200%元気になれる!世界プロレス式コミュニケーションガイド研究所長による発想の転換のすすめ(2)第三者の視点

私が好きなプロレスほど「伝える」ことがキモになっているジャンルはないと思っています。毎日痛い目に遭い続けながらリングにあがるプロレスラーには、ひしひしと「伝えたい思い」を感じますし、みているファンもまたしばしば「一般の方」からその魅力について説明を求められることがあります。プロレスに関わるうえで「伝える」ということは切っても切り離せません。プロレスが街のケンカと決定的に違うのは、攻撃する側もされる側も、第三者の目線ありきで行動していることです。それは会場にいるお客さん、レフェリー、スタッフ、あるいは報道されたり、ネットで情報を知るファン、更には同業者など多岐に渡ります。

街のケンカは簡単にいえば当人同士の「なんでもいいからむしゃくしゃした気分を発散したくて、暴力にして人にぶつけるだけのものです。それ以外の目的はありません。たまに人を集めてケンカする輩もいるみたいですが、たぶんそれは「見られたい」という自分の願望優先で、見ている側がどう思うかとか、自分たちがどう見られているかいう視点はごっそり抜けていると思います。たとえばこういう情景を思い浮かべてください。一方が一方の首を絞めるとします。しかし、現実的に考えてどっちが相手に対してダメージを与えられるでしょうか?

①立ったまま背後から首を絞める

②相手の身体に背中から馬乗りになって全体重をかけて首を絞める

 

 

もし相手にダメージを与えるためだけだったら、②の方がより効果的でしょう。立ったままよりは相手の逃げ場も奪えますし、乗っかられただけでも結構なスタミナロスにつながります。しかしこれを伝えるという視点から見るとどうなるでしょうか?まず相手に覆いかぶさっている時点で、周りからは実際にそういう攻撃をしているのかわかりにくいですよね。別に覆いかぶさってもいいのですが、みている人ありきで考えると、あまり効果的とはいいがたいですね。特にテレビカメラが接写する機会があるならまだしも、②の場合だとごく近くの限られた人にしか事実が伝わりません。

提供データ:

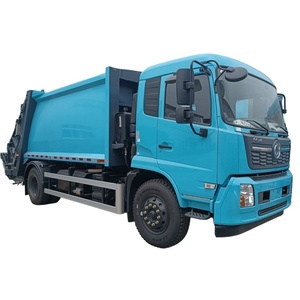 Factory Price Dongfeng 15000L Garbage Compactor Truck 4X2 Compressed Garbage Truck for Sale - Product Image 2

* * *

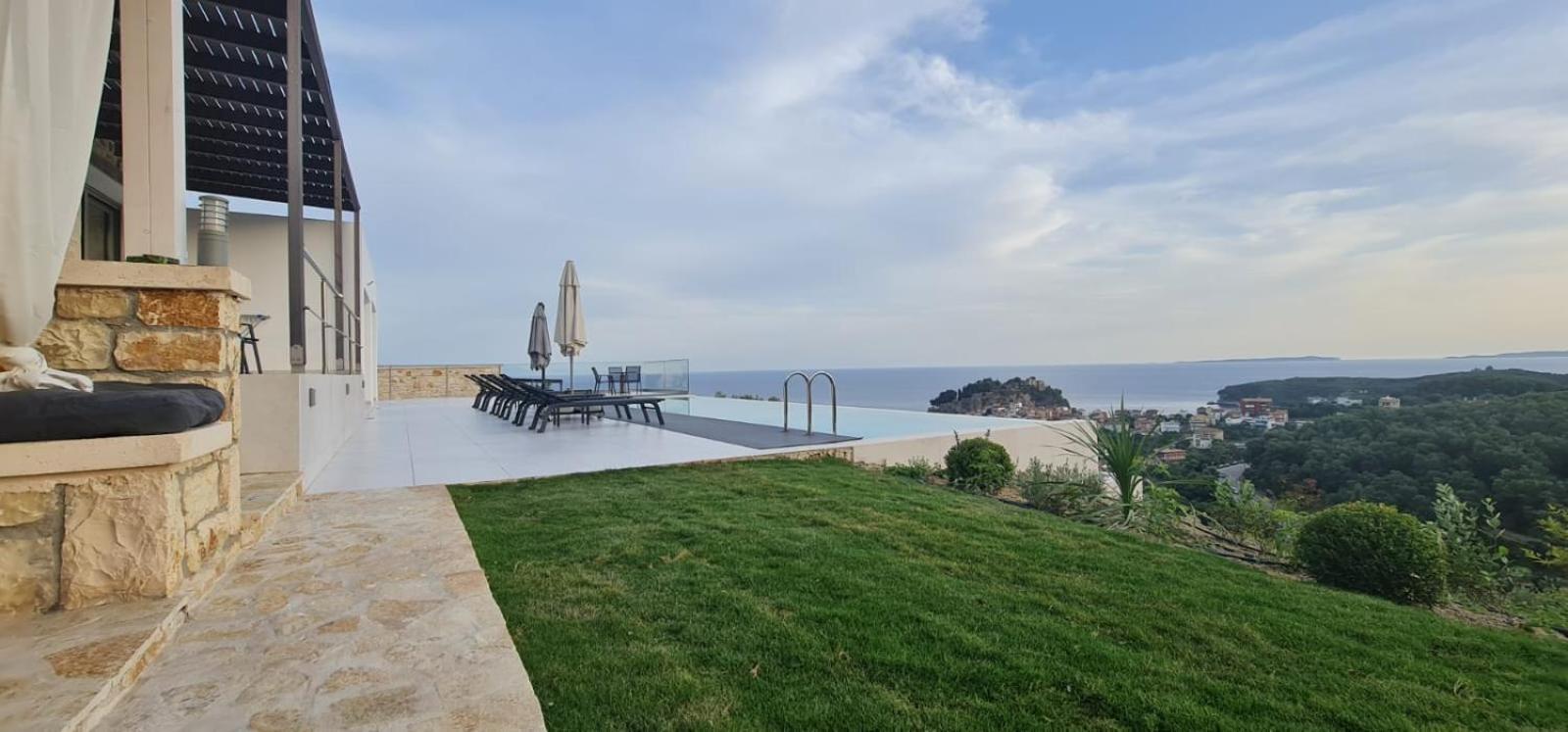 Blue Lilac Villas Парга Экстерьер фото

課題: 提示テキストでは、プロレスが街のケンカと決定的に違う点は何だとされているか。

解答: 攻撃する側もされる側も、第三者の目線ありきで行動していること。